Earlier this month, on the Security Week website, Steve Ragan published an article about a security researcher who posted several vulnerabilities to the Full Disclosure mailing list – seven of these are MySQL vulnerabilities. The complete list of vulnerabilities is available here. CVE assignments have been issued for five of these vulnerabilities. The researchers who tested the vulnerabilities stated that in each instance the system administrator failed to setup the MySQL server properly or the firewall installed in front of it.

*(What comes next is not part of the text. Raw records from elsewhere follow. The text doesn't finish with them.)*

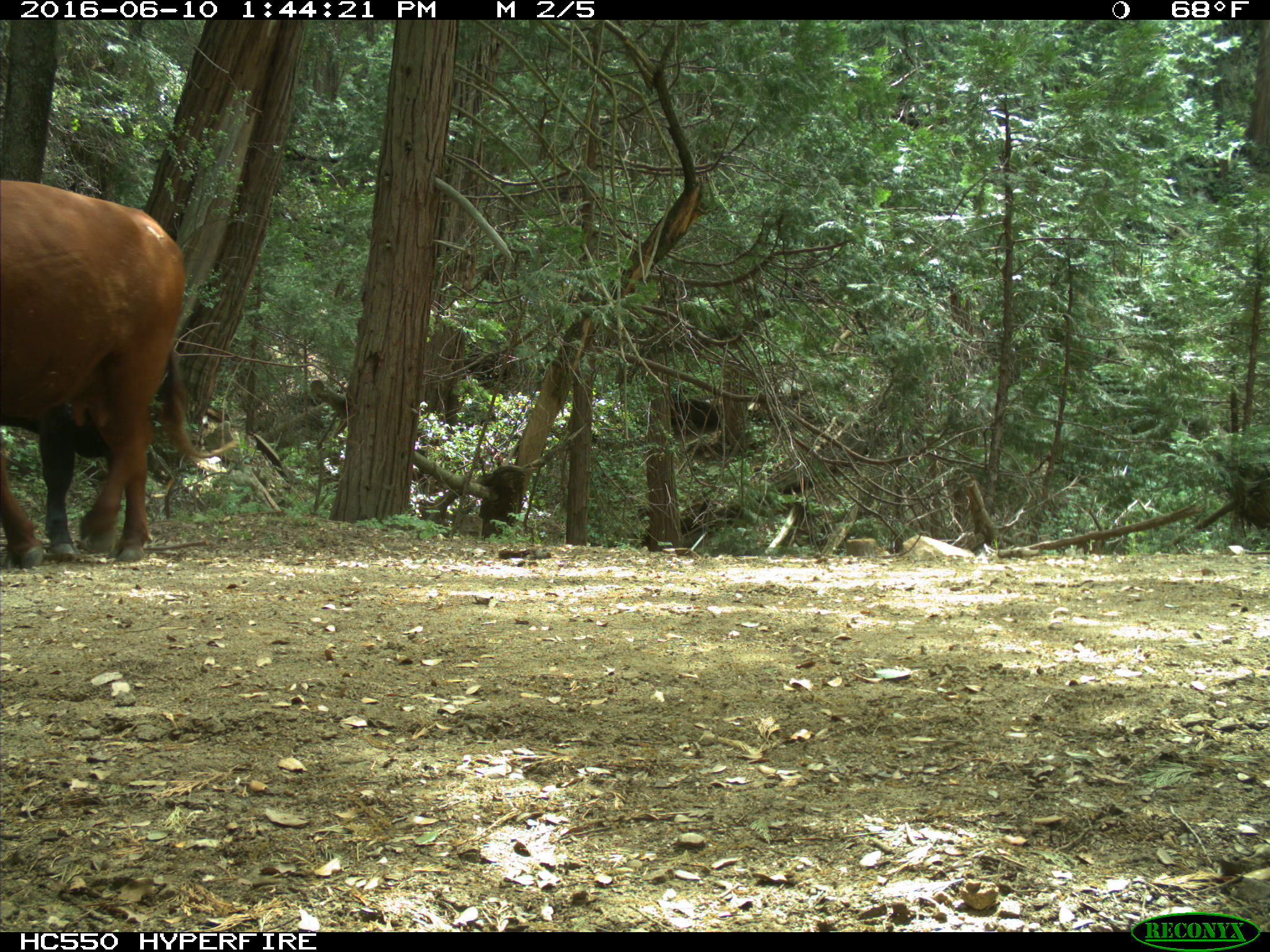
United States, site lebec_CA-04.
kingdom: Animalia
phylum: Chordata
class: Mammalia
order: Artiodactyla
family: Bovidae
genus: Bos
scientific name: Bos taurus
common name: domestic cow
Bos taurus (domestic cow).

The first MySQL vulnerability, a stack-based buffer overflow, would give an authenticated database user a chance to cause the MySQL daemon to crash and then execute code with the same privileges as the user running MySQL. A heap-based overflow vulnerability, distinct from the stack-based buffer overflow, results in the same damage – again, this could be effected by an authenticated database user.

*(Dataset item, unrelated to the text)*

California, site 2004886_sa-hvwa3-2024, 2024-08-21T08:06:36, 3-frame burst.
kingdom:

Researchers also reported a user privilege elevation vulnerability which, if exploited, might enable an attacker with file permissions to elevate these permissions to that of the MySQL admin user. The vulnerabilities also include a DOS vulnerability and an account enumeration vulnerability.

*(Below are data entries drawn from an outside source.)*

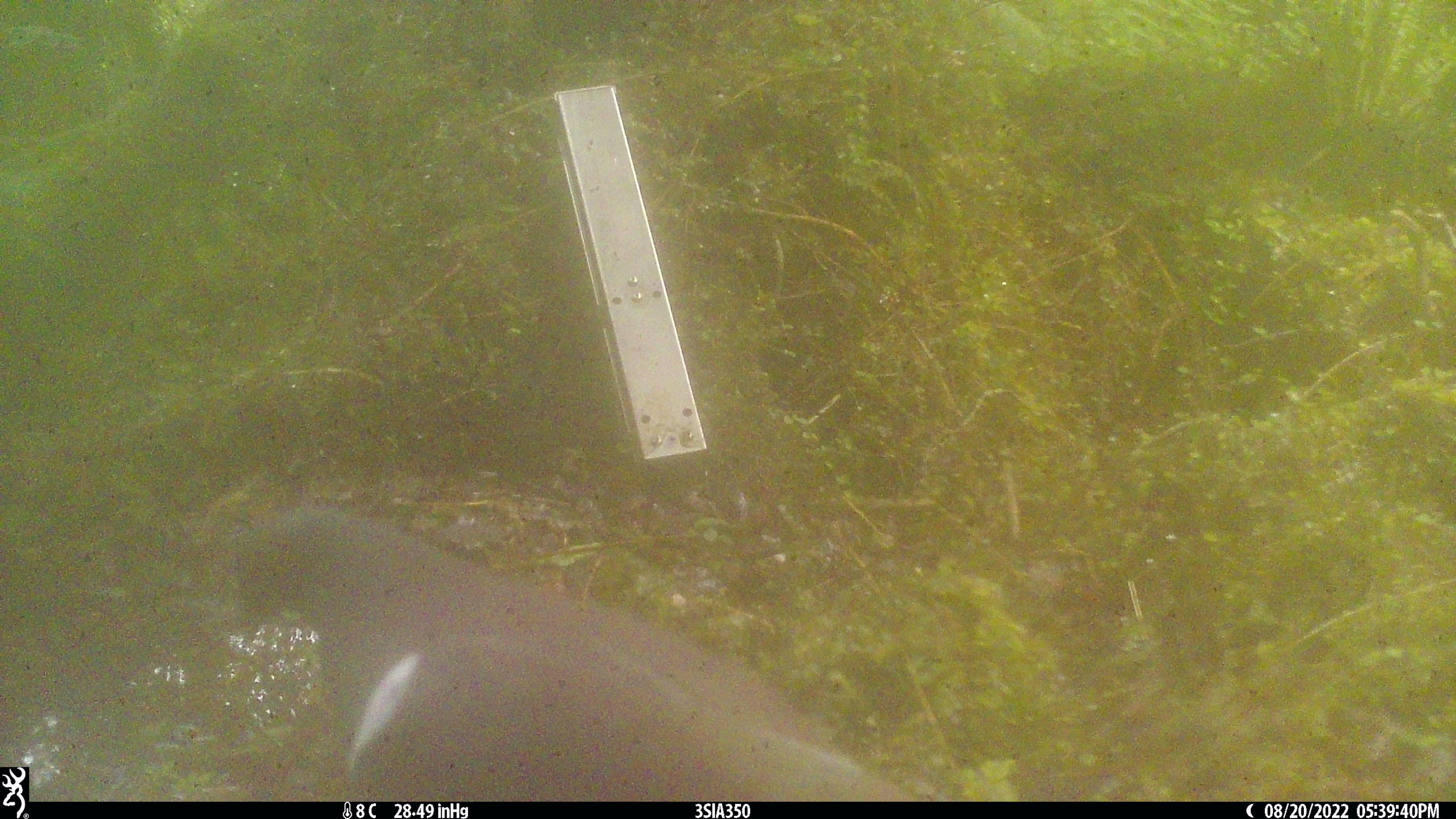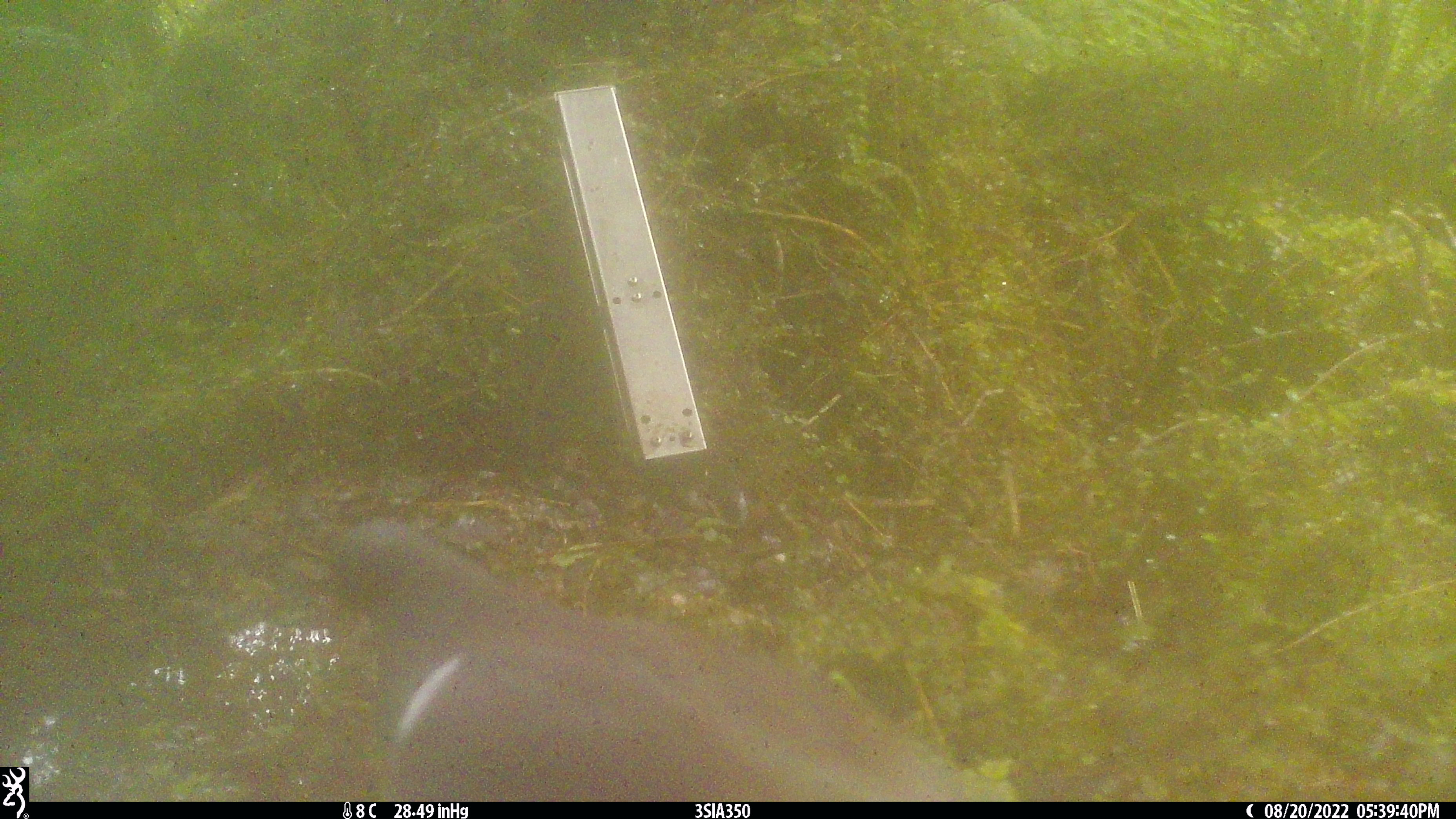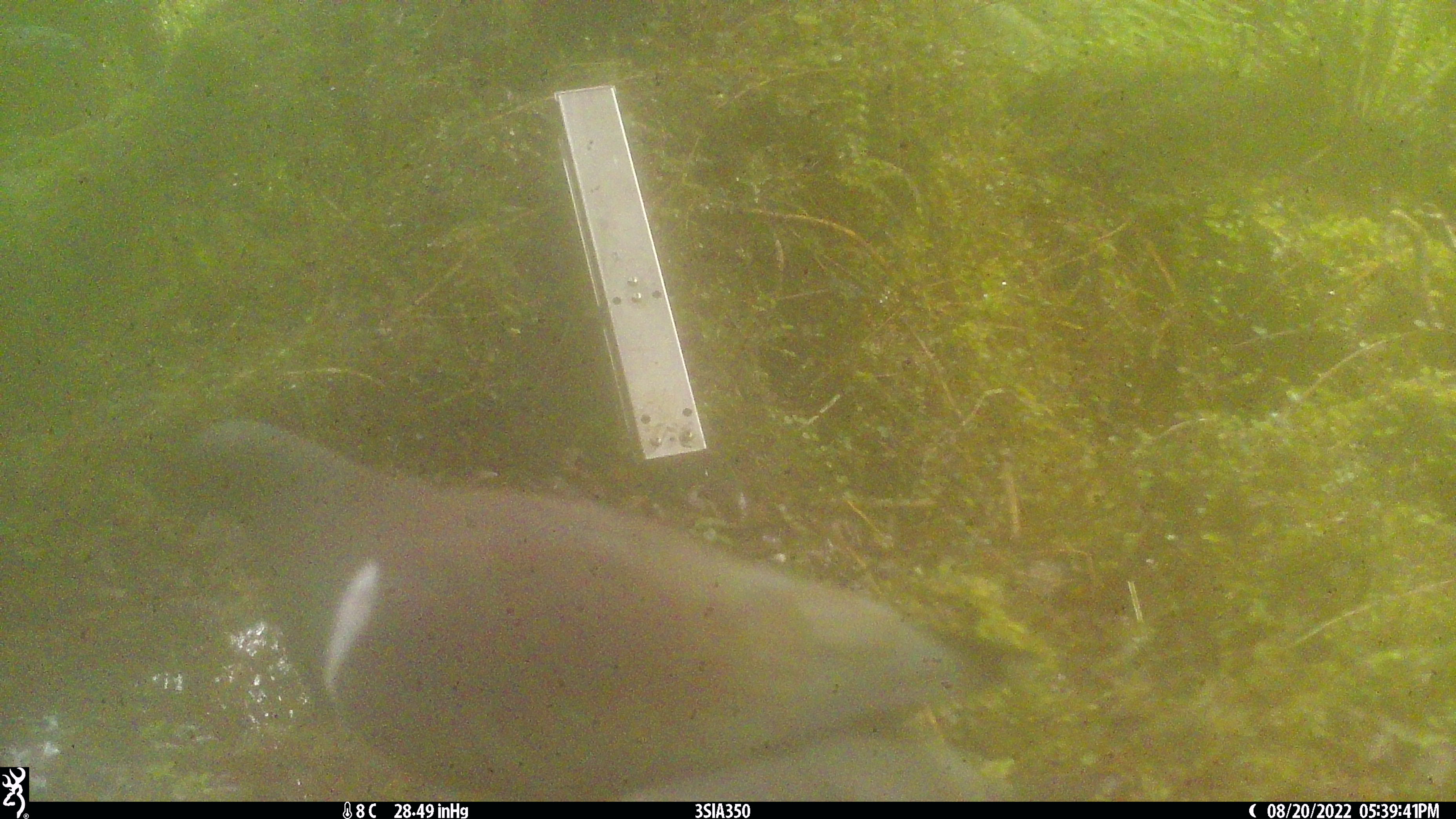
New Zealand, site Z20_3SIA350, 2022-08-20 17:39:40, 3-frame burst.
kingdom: Animalia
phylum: Chordata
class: Aves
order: Columbiformes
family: Columbidae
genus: Hemiphaga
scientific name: Hemiphaga novaeseelandiae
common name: new zealand pigeon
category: kereru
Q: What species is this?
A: Kereru (new zealand pigeon) (Hemiphaga novaeseelandiae).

According to Jeffrey Walton, a Full Disclosure subscriber:
It’s really a shame that high risk applications, such as those that take input from the Internet, are still failing in these ways…There’s a lot of platform security available, as well as other hardening techniques, but folks chose not to use them. It’s disappointing the various security teams have not improved the situation. They are the folks who should know, and who should take a defensive posture.